Taking its title from the poem "Santa Clara Valley," read in voice-over by the poet Wendell Berry in his best angry, Old Testament prophet style, "The Unforeseen" skirts the danger of being simply a tree-hugger movie, of reflexively coming out for clean air and water the way conservatives used to come out for motherhood, the flag and apple pie.

Instead this film, which took the Truer Than Fiction prize at Film Independent's recent Spirit Awards, honors the intricacies of a complex subject. It depicts the battle between the competing interests of developers and environmentalists as it played out over a 30-year period in the area around Austin, Texas, and turns it into a convincing microcosm for land use issues everywhere.

Although a more conventional documentary might start by trumpeting the problem, "The Unforeseen" favors a more indirect, even oblique approach. It buries its aims and eases into its subject matter, forcing us to pay attention to understand exactly where things are going.

So "The Unforeseen" begins with gnarled old men talking about how difficult farm life can be. Then another, somewhat younger man describes the way the harshness of rural living, the dependence on the sometime beneficence of an often harsh nature, led him to leave the farm and move to Austin, where he began a career as a developer.

That man is Gary Bradley, someone who can talk almost poetically about development as "painting a picture on a canvas." When he came to Austin in 1972, he considered it "the perfect place to develop," and began putting together what was to be the 4,000-acre Circle C Ranch subdivision.

"The Unforeseen's" refusal to demonize Bradley, whom the publicity notes refer to as "one of the most controversial real estate developers in Central Texas," is one of its strengths. Instead director Dunn adopts the attitude of veteran political writer William Greider, who says "there's something appealing about developers. They say 'We're going to reshape the future, we're going to have fun, and we're going to get rich.' They end up wondering 'where did it go off the rails.' " Which is exactly what happened with Bradley.

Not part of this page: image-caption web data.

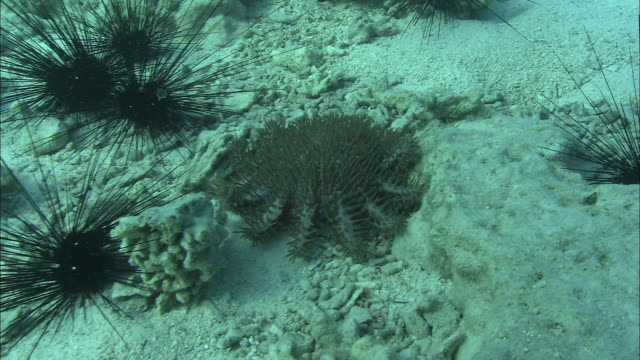 a crown-of-thorns starfish and black sea urchins lie on the seabed. available in hd. - ヒトデ点の映像素材/bロール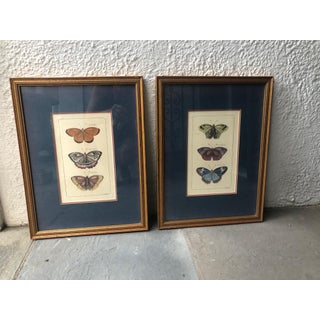 Gilt Wood Framed Butterfly Engravings - A Pair Preview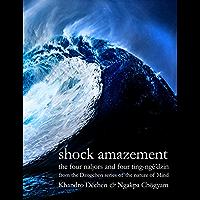 Shock Amazement (English Edition)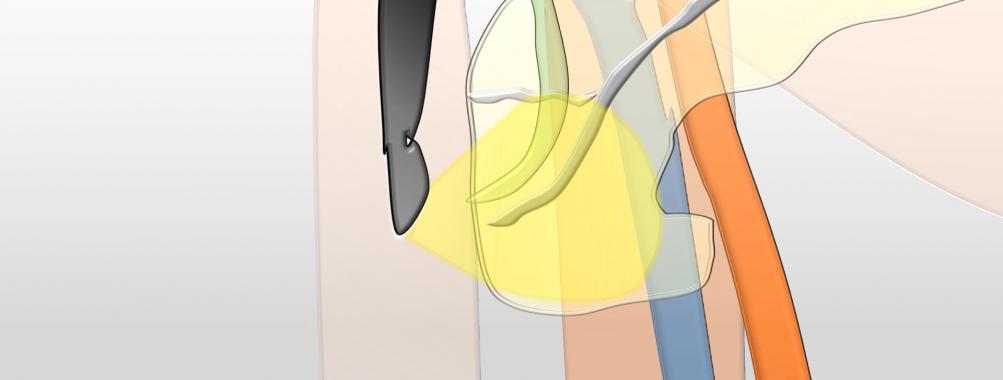 Ecoendoscopia linear da estação duodenal – Exame normal com animação e corroboração anatômica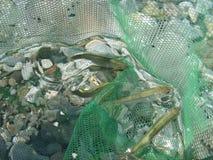 Fische im Netz Lizenzfreies Stockbild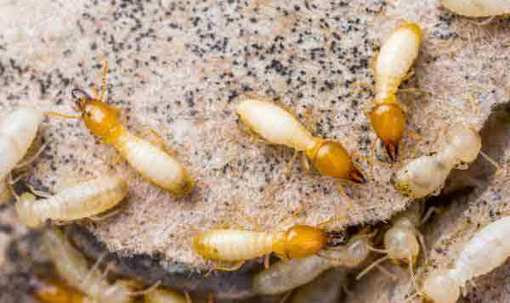 Signs of Termites In Your Home - Pest Control Sydney | Pest Control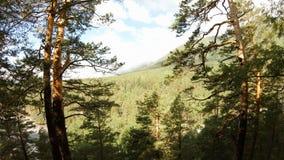 Drone flies between the trees. 4K stock footage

The first hitch Bradley faced was the savings and loan crisis, which led to the bankruptcy of his company. That was an opening for bigger players like international developers Freeport-McMoRan to enter the Austin scene as his partners.

That company's sketchy environmental record, plus the fact that the Circle C development threatened the health of Barton Springs, a locally beloved spring-fed swimming area, led in 1990 to a tidal wave of public disapproval that killed the project and led Austin's city government to pass a radical anti-growth ordinance.

That, however, was not the end of the story, at least not in a state where property rights are next door to the Almighty. As related by veteran lobbyist Dick Brown " who apparently enjoys his Darth Vader image so much that he wanted to be interviewed building a model warplane " the state legislature got into the act and, in effect, overrode the Austin ordinance. As an offshoot of this struggle, a young man named George Bush halted Ann Richards' bid for reelection as Texas' governor and ended up in the White House.

The situation today, as before-and-after footage starkly reveals, is that everyone's worst fears about Barton Springs came to pass: runoff from all that development turned it into, says one disgusted observer, "a drainage ditch instead of a stream."

Dunn is too capable a filmmaker, however, to leave it at that. Although "The Unforeseen" has a few too many clips of Robert Redford, its environmentalist executive producer, its strength is its realization that these unforeseen developments are making few people happy. Not the people who move into the new houses, who end up lamenting the crowded sameness of it all, and certainly not developer Bradley, whose life turned out nothing like what he expected. No one who sees this intriguing documentary will want to argue with reporter Greider when he forcefully insists, "We need a more mature regard for the future." We do indeed.